Ways of detecting whether the bodily presence of anabolic steroids like nandrolone is natural or down to supplementation were also being developed.
Positive trend
The UK Council for Responsible Nutrition (CRN) technical director, Peter Berry Ottaway, said such issues were typical before any Olympiad, but noted a positive trend after the 2004 Atlanta Olympics where there were many positive doping controls and much finger-pointing at the food supplements industry by athletes seeking to absolve themselves.
There were no such incidents at the 2008 Beijing Olympics.
“The industry always wonders about sports doping at times like this – will it affect us?” Berry Ottaway told NutraIngredients this morning.

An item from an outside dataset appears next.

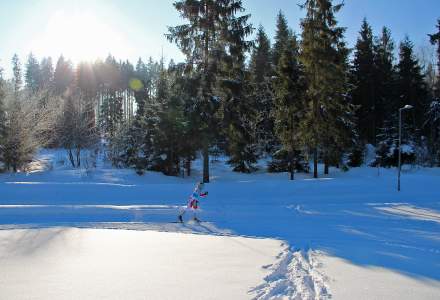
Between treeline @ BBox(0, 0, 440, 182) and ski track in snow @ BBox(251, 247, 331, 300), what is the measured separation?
18654 mm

“It is a constant battle and deliberate contamination by rogue supplement makers targeting those seeking to enhance their performance will never go away, but the trend is good and the World Anti-Doping Agency is spending a lot of money making it harder for athletes to cheat.”
He added a cleaner supplements industry was complementing the work of testers, developments acknowledged by UK elite athletic authorities, which in 2008, changed their policy to advise athletes that quality sports supplements could be useful. Previously it had warned against using them at all.
“CRN and also our international colleagues within IADSA have been involved in anti -doping in sport for over a quarter of a century and we have been working closely with the authorities over a number of years to try and identify and remove the potential causes within the supplement industry,” Berry Ottaway said.
“Whilst the vast majority of supplement manufacturers and suppliers have a completely clean range of products we are aware rogue manufacturers still exist. We always advocate caution when buying ‘the magic product’. The continued recommendation from the CRN is that the athletes should consume multivitamin/ multimineral supplements purchased from reputable suppliers.”